## BEGIN Excerpted text
It’s true that I often feel like less of a Serious Poet because I don’t have an MFA. I’m continually impressed by people who pursue them, whether full-time or on top of a job, or with small children at home, because they want to teach or because they just feel like it’s the right thing. We’re a tribe. I want success for every writer. I support every writer doing what she most wants to do. But I also accept that some things are not me, or not me at this moment.

At this moment, I think my writing benefits more from small, persistent actions than from grand, sweeping commitments.

And poetry holds, generously and gently, the imperfect life. The life of compromises. The life of the worried, the hopeful, the confused. I’d even go so far as to say poetry welcomes it.
## END Excerpted text
## BEGIN Data to process
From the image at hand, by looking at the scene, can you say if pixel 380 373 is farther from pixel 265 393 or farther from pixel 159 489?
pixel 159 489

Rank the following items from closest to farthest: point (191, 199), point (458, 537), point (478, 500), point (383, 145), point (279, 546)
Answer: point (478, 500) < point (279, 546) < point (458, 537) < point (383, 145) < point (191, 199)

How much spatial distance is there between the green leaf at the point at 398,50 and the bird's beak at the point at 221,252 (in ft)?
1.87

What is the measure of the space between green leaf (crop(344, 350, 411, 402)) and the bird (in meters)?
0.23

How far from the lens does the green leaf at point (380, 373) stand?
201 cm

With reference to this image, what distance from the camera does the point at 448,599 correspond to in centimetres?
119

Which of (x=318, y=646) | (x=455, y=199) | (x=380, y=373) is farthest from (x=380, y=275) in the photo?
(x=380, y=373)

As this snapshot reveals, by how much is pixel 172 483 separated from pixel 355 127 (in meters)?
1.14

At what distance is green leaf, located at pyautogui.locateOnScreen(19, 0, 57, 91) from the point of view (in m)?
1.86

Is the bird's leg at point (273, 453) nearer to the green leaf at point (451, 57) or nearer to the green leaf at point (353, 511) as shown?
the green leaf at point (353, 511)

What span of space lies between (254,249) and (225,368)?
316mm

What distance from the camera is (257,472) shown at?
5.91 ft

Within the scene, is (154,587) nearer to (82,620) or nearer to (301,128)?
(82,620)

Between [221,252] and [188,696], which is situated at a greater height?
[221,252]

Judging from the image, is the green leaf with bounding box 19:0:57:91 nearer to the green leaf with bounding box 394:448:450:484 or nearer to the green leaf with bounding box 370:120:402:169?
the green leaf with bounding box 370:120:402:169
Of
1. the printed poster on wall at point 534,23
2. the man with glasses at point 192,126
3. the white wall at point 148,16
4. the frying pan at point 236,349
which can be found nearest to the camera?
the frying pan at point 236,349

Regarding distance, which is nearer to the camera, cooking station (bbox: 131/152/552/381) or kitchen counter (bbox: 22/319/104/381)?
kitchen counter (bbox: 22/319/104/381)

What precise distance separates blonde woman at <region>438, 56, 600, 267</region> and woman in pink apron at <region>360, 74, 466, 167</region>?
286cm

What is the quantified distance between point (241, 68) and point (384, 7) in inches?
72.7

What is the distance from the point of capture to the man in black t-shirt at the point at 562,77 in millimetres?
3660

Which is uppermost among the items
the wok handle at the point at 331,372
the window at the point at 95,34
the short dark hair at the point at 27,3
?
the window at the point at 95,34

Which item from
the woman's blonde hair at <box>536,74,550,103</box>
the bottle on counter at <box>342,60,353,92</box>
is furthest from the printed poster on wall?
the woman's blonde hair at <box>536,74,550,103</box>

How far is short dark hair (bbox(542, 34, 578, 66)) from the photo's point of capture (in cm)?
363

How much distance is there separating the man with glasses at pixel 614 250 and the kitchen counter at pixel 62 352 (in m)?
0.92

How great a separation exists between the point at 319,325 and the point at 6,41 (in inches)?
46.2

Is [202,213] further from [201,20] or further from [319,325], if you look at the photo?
## END Data to process
§ **Given request 1**:
Please copy out the listing from the line with "How much distance" up to and including the last line of the listing.
§ **Given request 2**:
Carry the passage about writing poetry without an MFA forward from its final sentence.

§ **Reply 1**:
How much distance is there separating the man with glasses at pixel 614 250 and the kitchen counter at pixel 62 352 (in m)?
0.92

How great a separation exists between the point at 319,325 and the point at 6,41 (in inches)?
46.2

Is [202,213] further from [201,20] or further from [319,325], if you look at the photo?

§ **Reply 2**:
This is not the book you’re looking for

So, I have a draft of a poetry collection. I had put it together to submit to a contest with an immovable deadline. [Outcome: I am not a Yale Younger Poet.] Even though the timing wasn’t right and I didn’t have enough good material, I worked hard on the shape of that potential book.

And now I realize I have to throw it out and start over.

Because the way I actually write does not match up to the way I wanted to write. The structure, which I put together like an elaborate puzzle? Was not organic to the things I actually write about. The book I had in my head is not the book I’m going to end up with.

 

New possible sections for a collection of poems:

Part I.  Angry poems, with hints of social criticism.

Part II.  Depressed poems, with overuse of winter tropes.

Part III.  Poems in which I come to terms with anger and depression and reach something as close to zen enlightenment as I’m capable of. Overuse of fall and spring tropes.

Part IV. [END BOOK BEFORE SAPPINESS SETS IN.]

 

Yeah, I think I’ve got this nailed down. This time.

Poetry Grind #2 Update

(Read about Poetry Grind #1 here.)

Poetry Grind #2 is in progress, instigated once again by the amazing K.T. Landon! This time we have 9 members; some of us are the same as last time and some are different.

It’s… different. I’m having a harder time generating new stuff. I think that’s just… life, honestly. A lot more static interfering with the signal.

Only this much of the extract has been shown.